Un peu plus tard, un wali fait de même. Pour tenir son planning de réalisation de logements sociaux à Sidi Bel Abbes, il fait confiance à la déjà très dynamique entreprise du jeune Hasnaoui. Deux donneurs d’ordre public ou semi-public ont permis à un futur grand groupe de taille régionale de naître et de grandir. C’était le temps béni où la collaboration entre le public et le privé pouvait être bénéfique à tous.
Lorsque les acteurs, de part et d’autre, avaient l’éthique et l’intelligence de travailler pour le développement de l’Algérie. Aujourd’hui, le groupe Hasnaoui cumule plus de 15 filiales, achète des entreprises au Portugal et en Espagne pour en transférer le savoir-faire en Algérie dans divers métiers de la filière du bâtiment, et abrite de la R et D dans la biotechnologie. GSH a beaucoup dépensé pour localiser en Algérie une production de la semence de base de la pomme de terre, ou pour développer des variétés résistances de plantes fourragères pour améliorer les parcours pour le cheptel de la steppe. Dans la semaine des grands procès de la corruption, les remerciements émus de Brahim Hasnaoui aux acteurs publics, aux hommes qui ont permis à son groupe de naître et de grandir sonnaient comme un requiem pour une Algérie qui a disparu. Celle où le souvenir encore vif des martyrs rendait les Algériens meilleurs.

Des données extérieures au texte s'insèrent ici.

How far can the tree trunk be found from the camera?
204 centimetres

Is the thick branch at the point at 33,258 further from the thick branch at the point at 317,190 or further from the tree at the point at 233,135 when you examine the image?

L’économiste Nouriel Roubini annonce l’entrée du dollar dans la guerre mondiale des monnaies. Roubini est connu pour être l’oracle qui a prédit la crise financière de 2008 aux Etats-Unis. Il y a des raisons donc de le prendre au sérieux. La Fed, la Banque centrale américaine, a mal digéré les résultats de la croissance américaine au premier trimestre. Un tassement que les analystes lient au dollar cher. Les conjoncturistes pensaient que la vigueur de la reprise américaine pouvait résister bien plus longtemps à la dépréciation rapide du yen et de l’euro face au billet vert. Erreur. Les exportations américaines ont freiné brutalement et la consommation intérieure n’a pas pris le relais.
La Fed va donc organiser, selon l’oracle Roubini, dans les semaines qui viennent, un atterrissage d’urgence du dollar. Une mauvaise nouvelle pour les finances extérieures de l’Algérie. Mais qui sait ? Peut-être qu’entre-temps le pétrole sera reparti vers le haut. C’est la prière secrète du gouvernement.
(*) Article publié le 11 mai 2015 sur le quotidien El Watan.